But one analyst says the gold market may be getting ahead of itself.
“Our economy showed it is okay after GDP was reported up 2.6% for Q2. Some economists are looking for 3.5% for Q3, and I also expect an uptick in economic growth in the second half of the year and through 2018,” noted Markos Kaminis, founder of the Wall Street Greek blog, in a recent post.
“That is a big part of the reason why I'm currently bearish gold for the short-term (bullish for long-term portfolios).”
Gold prices were supported by continued tensions between North Korea and lower equity prices Thursday. December Comex gold futures last traded at $1,291.10 an ounce, up 0.92% on the day.
However, the former equity analyst for Standard & Poor’s said he expects gold’s safe-haven rally to be short lived.
“I do not believe the latest North Korea scare will develop into anything substantial, and that recent gold gains on the issue will be shed before long,” he wrote.
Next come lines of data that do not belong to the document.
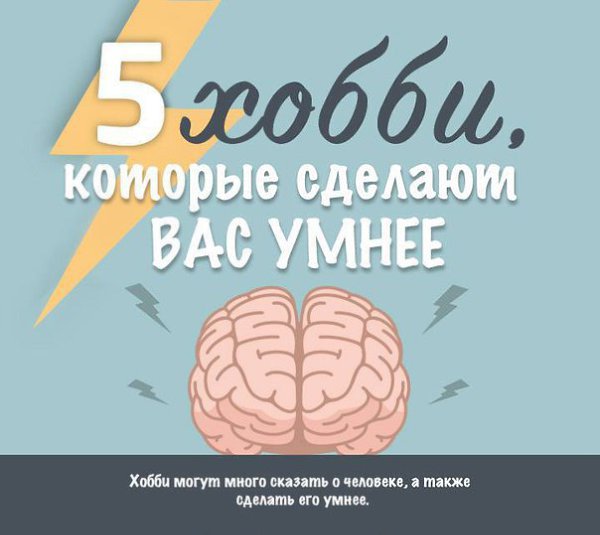 5 хобби, которые сделают вас умнее.Ваш мозг — мышца. А чтобы стать умнее, вам надо постоянно ...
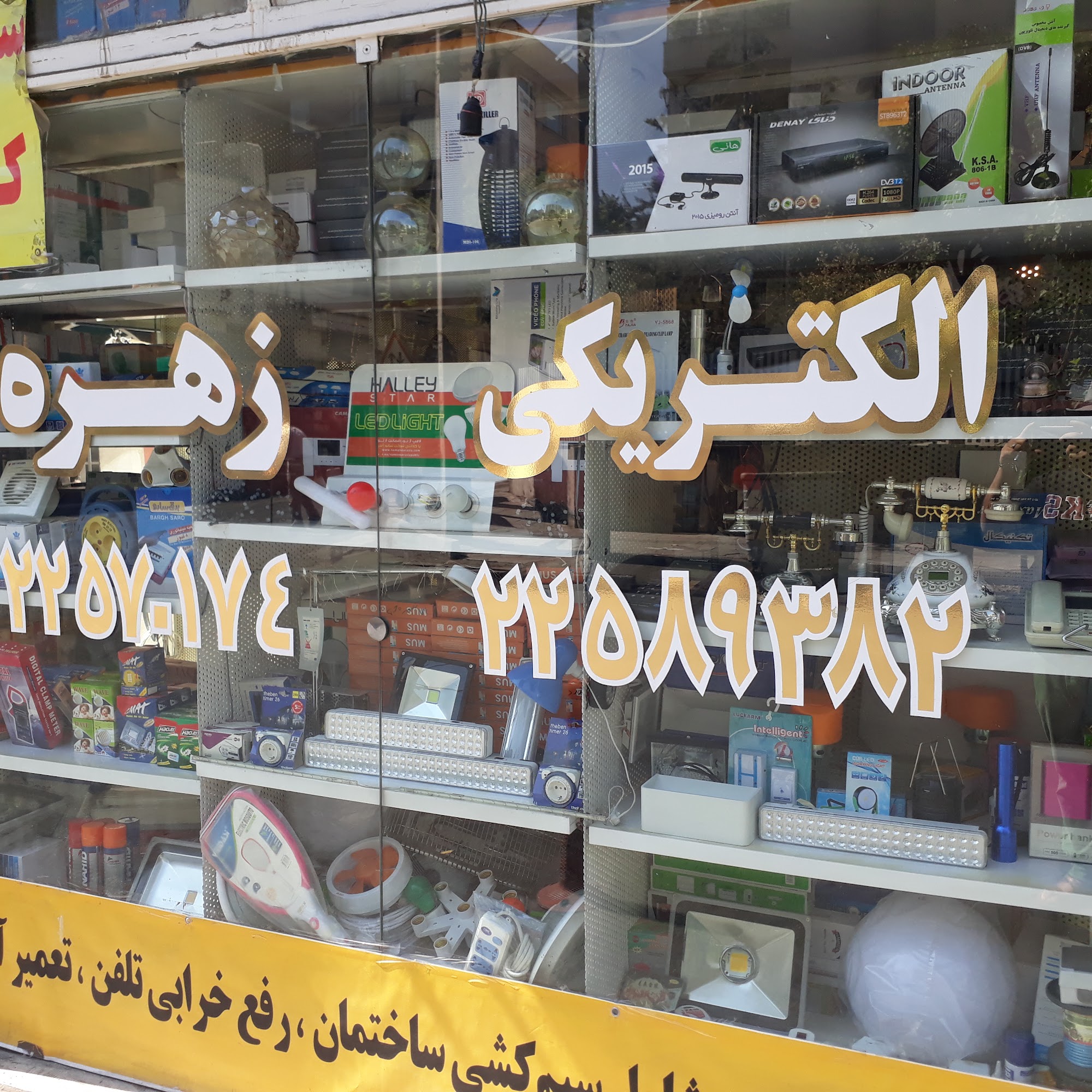 Zohreh Electric Store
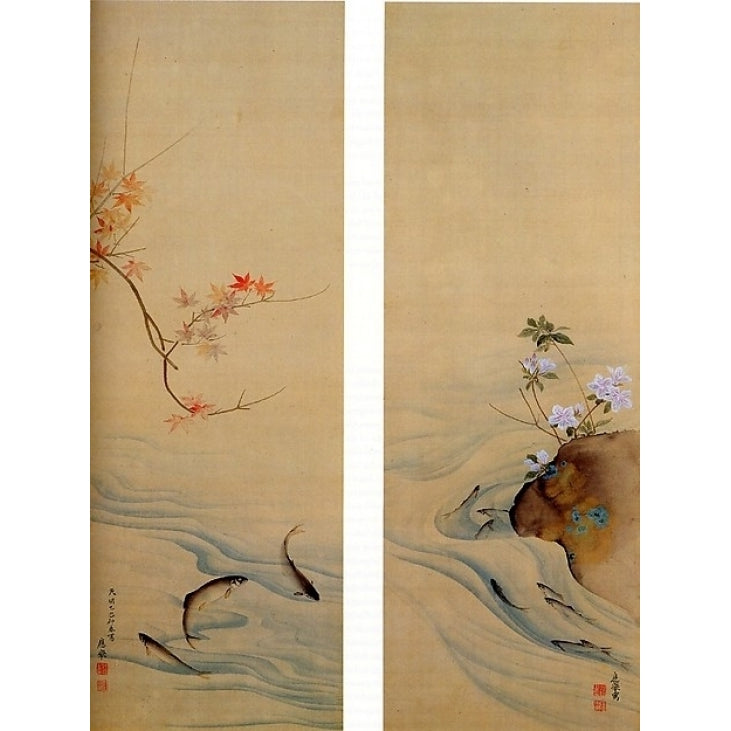 Sweetfish in Summer and Autumn Poster Print by Maruyama Okyo (Japanese 1733 ??1795) (18 x 24) Image 1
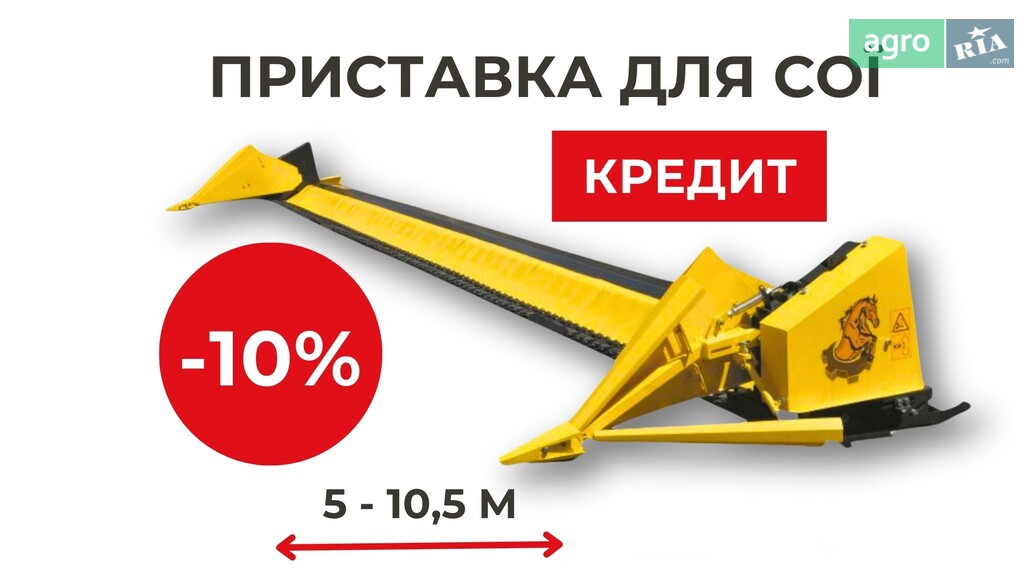 Ріпаковий стіл Sunfloromash ЖСБ 2024 - фото 1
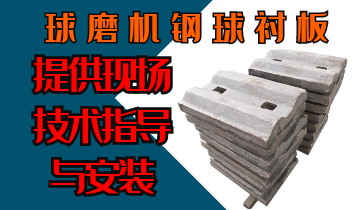 球磨機鋼球襯板-提供現(xiàn)場技術(shù)指導與安裝[江河]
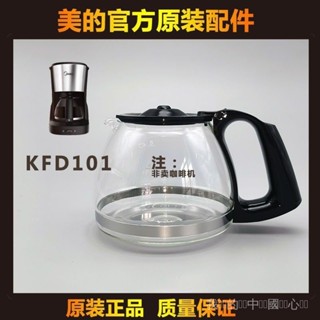 【咖啡壺】KFD101咖啡壺咖啡機配件玻璃壺濾網【適配美的】 咖啡壺 YGHY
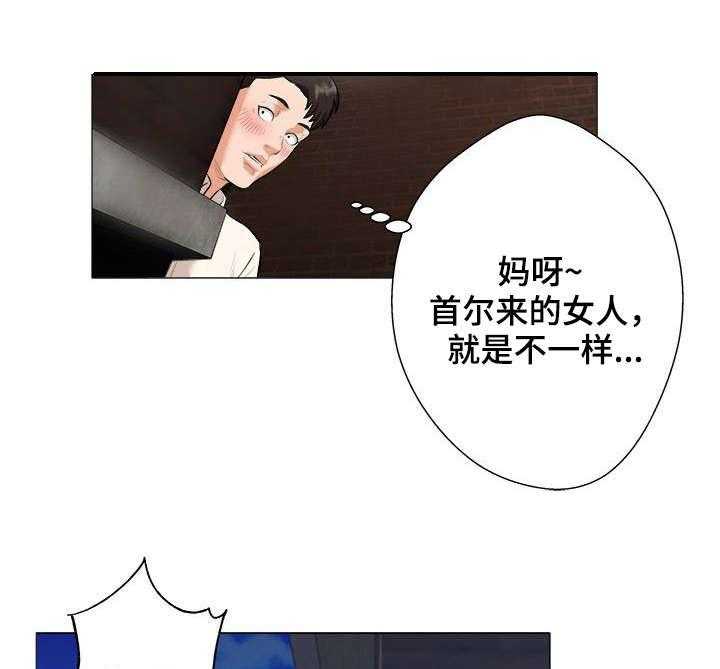 《天使之家》第1话 1_手气 第22页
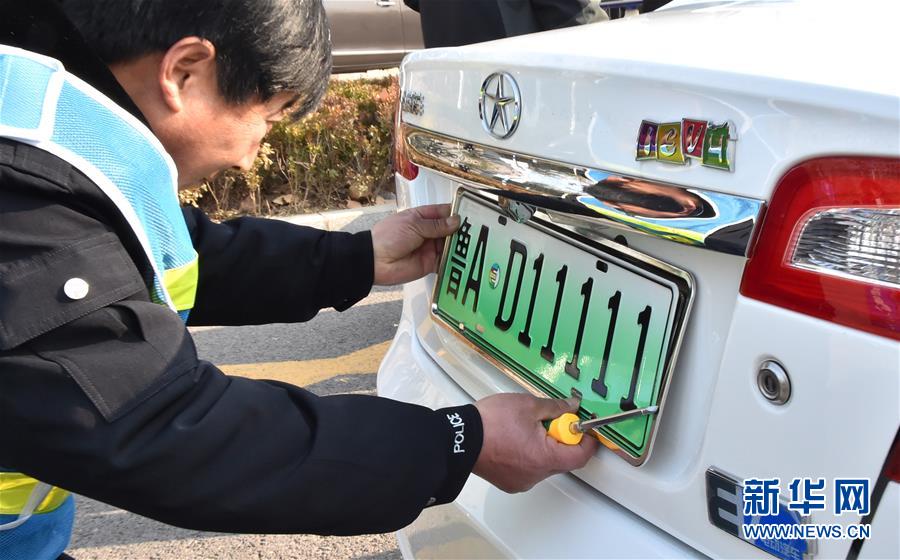 新能源汽車牌照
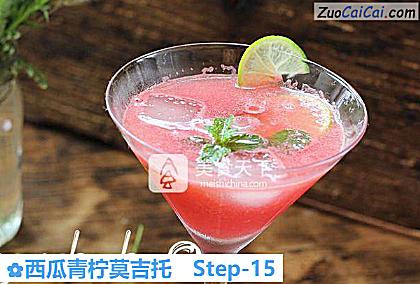 西瓜青柠莫吉托做法第十五步骤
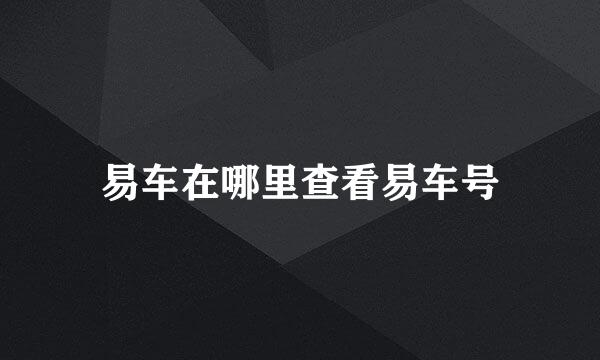 易车在哪里查看易车号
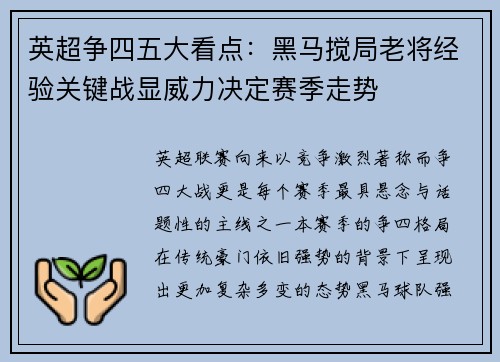 英超争四五大看点：黑马搅局老将经验关键战显威力决定赛季走势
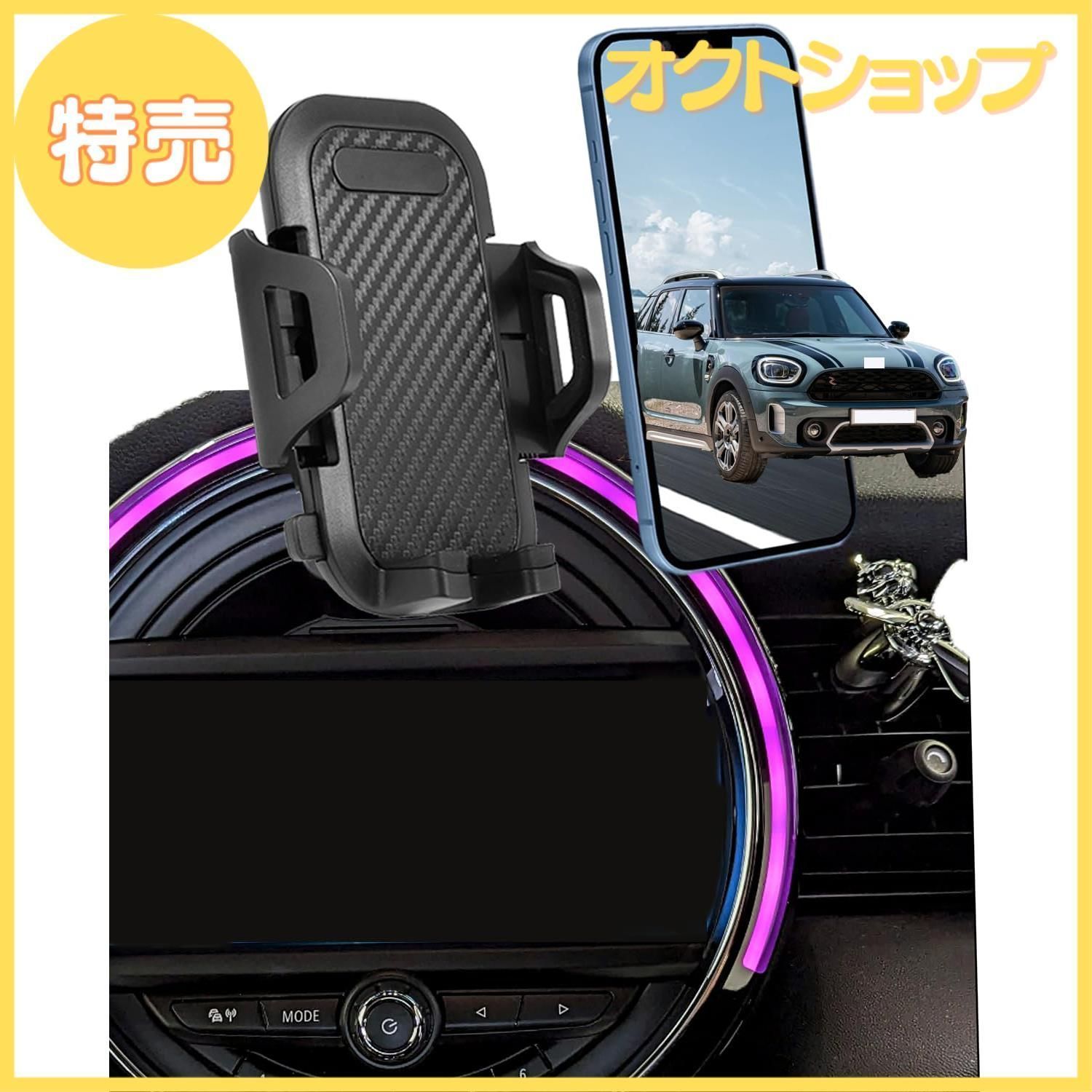 BMW MINI F54 F55 F56 F57 F60 充電 スマホホルダー - 車内アクセサリー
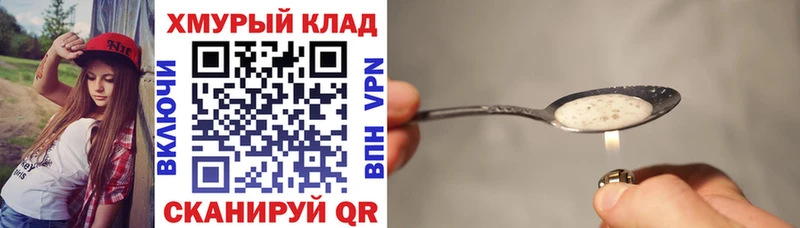 ГЕРОИН белый  наркотики  Красноуральск 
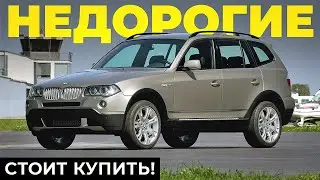 Это САМЫЕ НАДЕЖНЫЕ Б/У кроссоверы. Что брать в 2024 году?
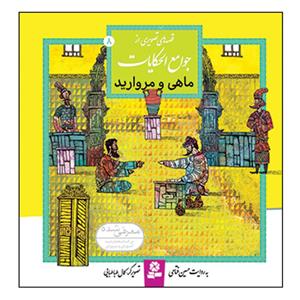 کتاب قصه های تصویری از جوامع الحکایات 8 (ماهی و مروارید)،(گلاسه) - اثر حسین فتاحی - نشر قدیانی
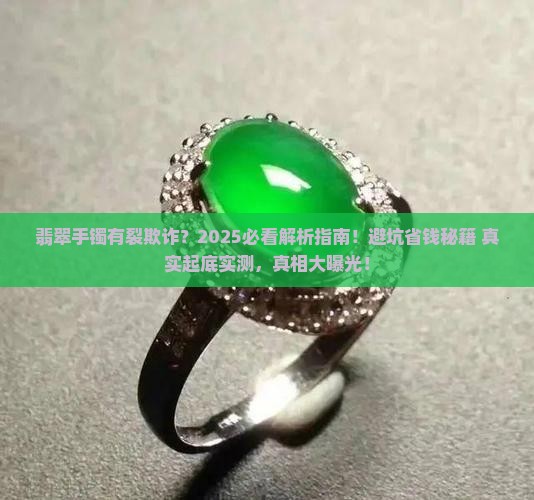 翡翠手镯有裂欺诈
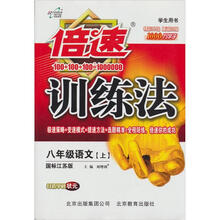 秋11倍速训练法：八语文(上 苏教)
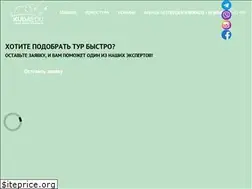 Sites similar to kuda-edu.com.ua
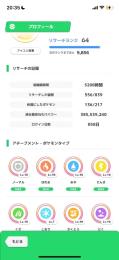 ポケモンスリープ引退垢　金銀のたね17,14 伝説おこう有り　ダイヤ💎1405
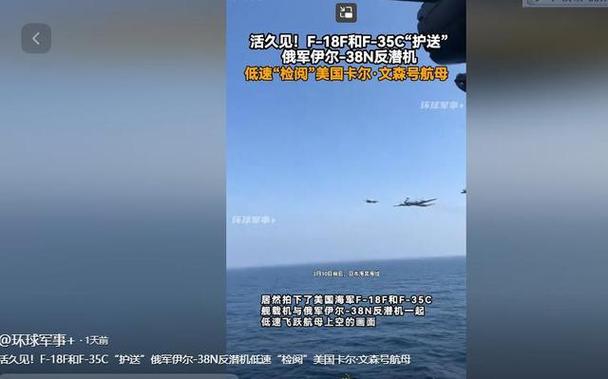 东海附近发生空中对峙，反潜机被左右夹击，美军航母防线被刺破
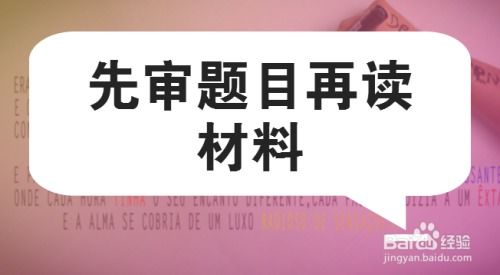 联合采购，力量大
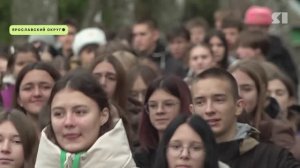 В лагере под Ярославлем закончилась смена для одаренных ребят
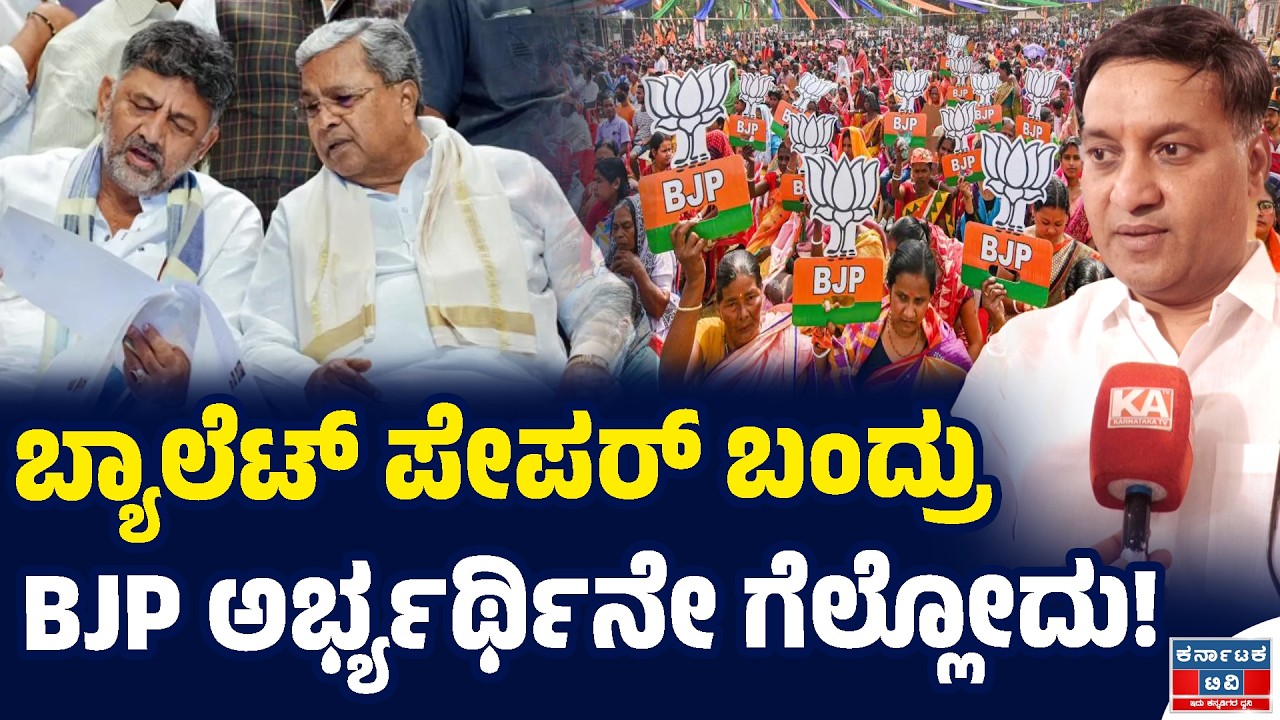 ಬ್ಯಾಲೆಟ್ ಪೇಪರ್ ಬಂದ್ರು ಬಿಜೆಪಿ ಅರ್ಭ್ಯರ್ಥಿನೇ ಗೆಲ್ಲೋದು.! | Katta Jagadish | BJP 🆚 Congress | KTV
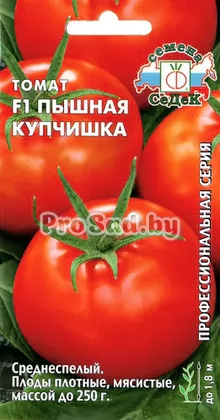 Томат F1 Пышная купчишка
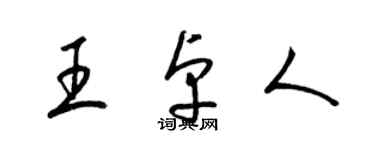 梁錦英王卓人草書個性簽名怎么寫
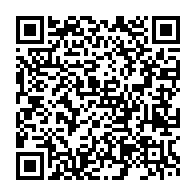 qrcode:https://thegabon.com/crise-post-electorale-jean-ping-appelle-a-la-mobilisation-et-a,2241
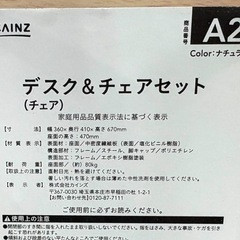 NO.2574【美品】カインズ デスク チェア セット ベージュ 机 椅子 家具 中古の画像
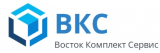 ООО«ВОСТОК КОМПЛЕКТ СЕРВИС»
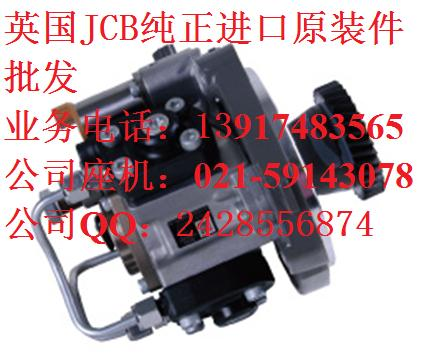JCB3CXھװػ
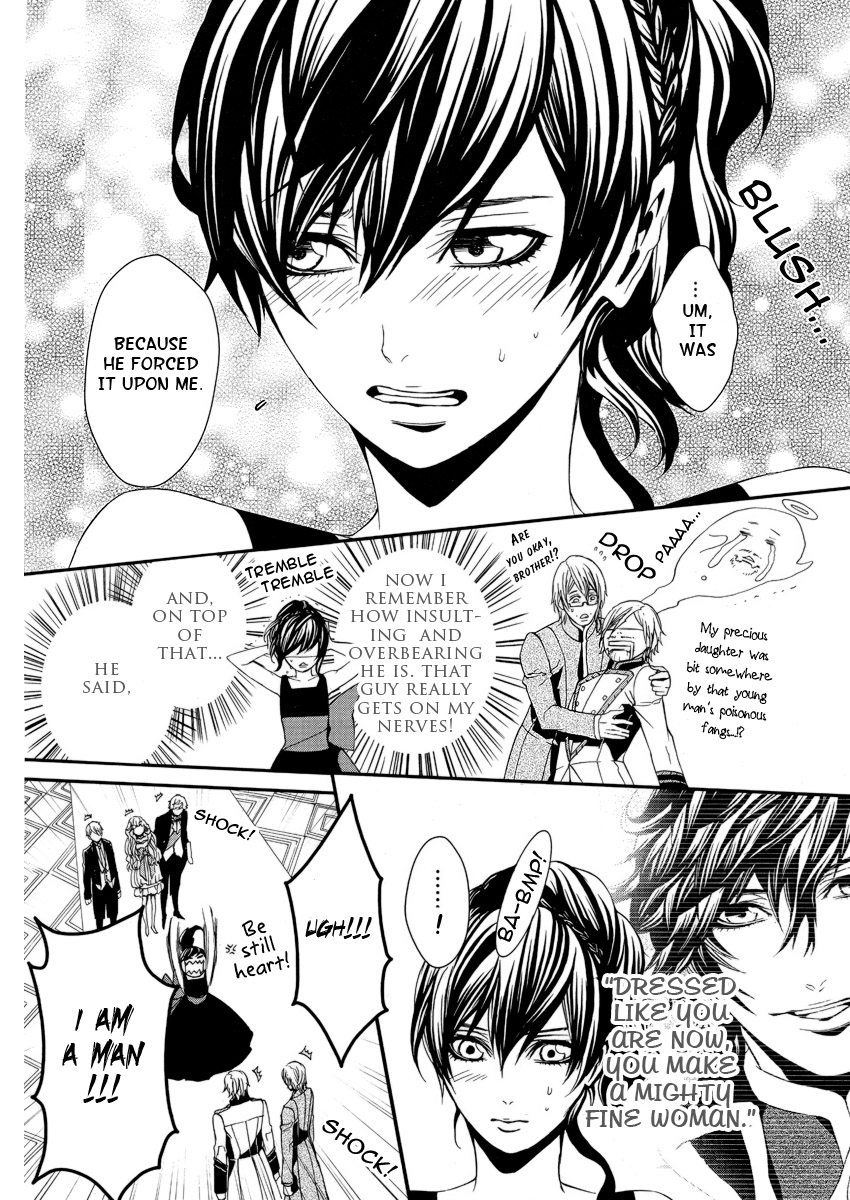 Magnolia Vol. 2 Ch. 5 第23页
“If the economy grows at a robust rate, corporate earnings will as well; and stocks will draw capital away from safe havens. Also, if inflation grows at a moderate rate toward the Fed target, then Fed monetary policy tightening will speed in rate and in trajectory, serving the U.S. dollar and working against gold.”
That said, Kaminis reiterated that he is closely watching the Consumer Price Index data due for release later in the week to determine gold’s next move. Economists are expecting CPI to increase by 0.2% in July.
“If inflation spikes significantly ahead of expectations, say on burgeoning labor market pressures, then investors would likely bid up precious metals prices. The Fed will have been perceived as behind the eight ball or late to the game in that scenario. This is what gold bulls are looking for on the radar.”